■ Saved data entries ■
________
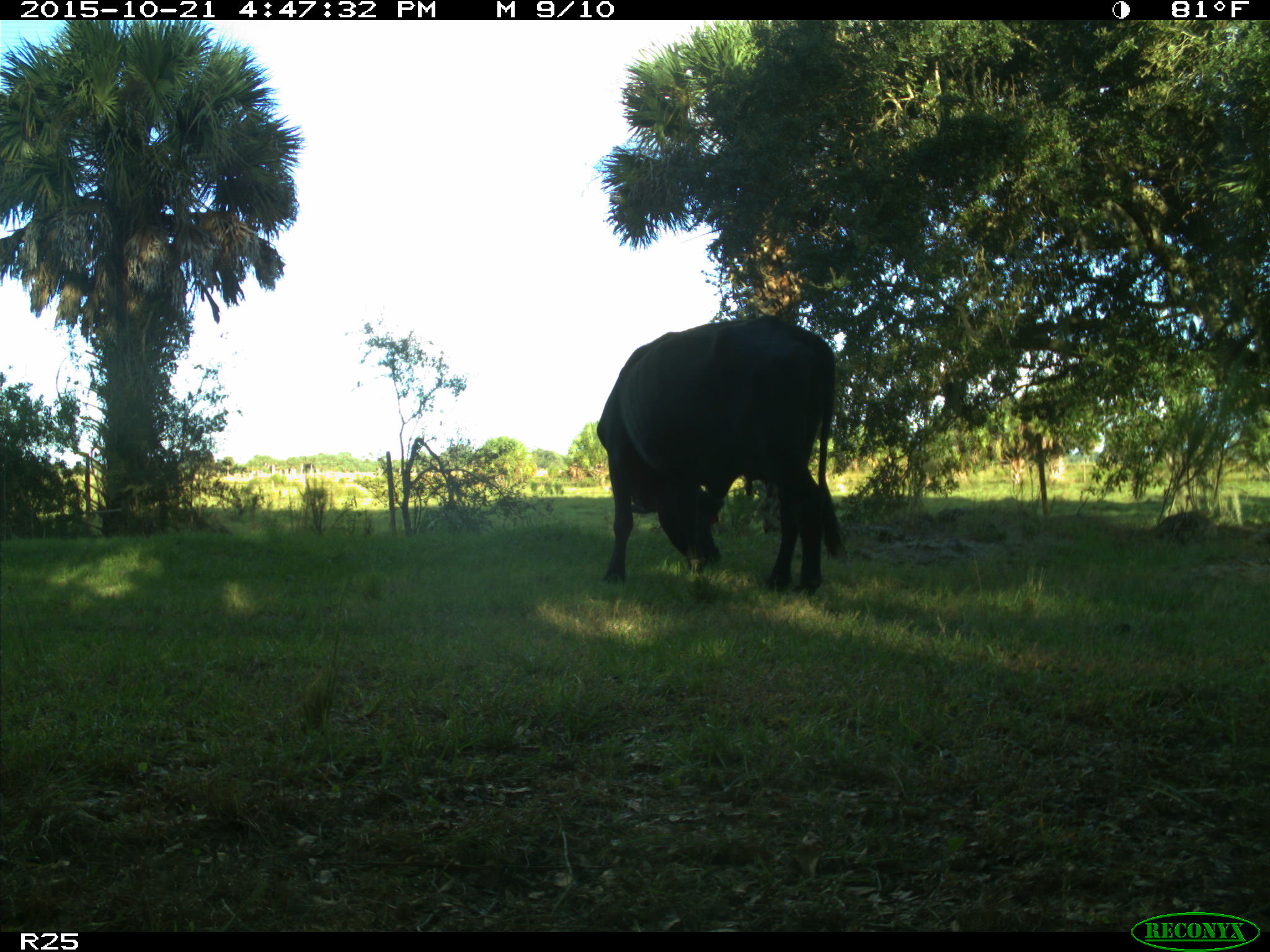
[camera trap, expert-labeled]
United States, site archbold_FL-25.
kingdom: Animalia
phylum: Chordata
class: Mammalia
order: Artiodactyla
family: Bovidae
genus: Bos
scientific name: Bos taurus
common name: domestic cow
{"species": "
________
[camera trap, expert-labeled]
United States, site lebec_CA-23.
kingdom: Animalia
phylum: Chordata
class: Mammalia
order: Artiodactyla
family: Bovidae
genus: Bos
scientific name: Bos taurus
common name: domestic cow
________
■ Exercise directions ■
Your answer must be a single number: how many lines of the records contain the word "United".

■ Answer section ■
2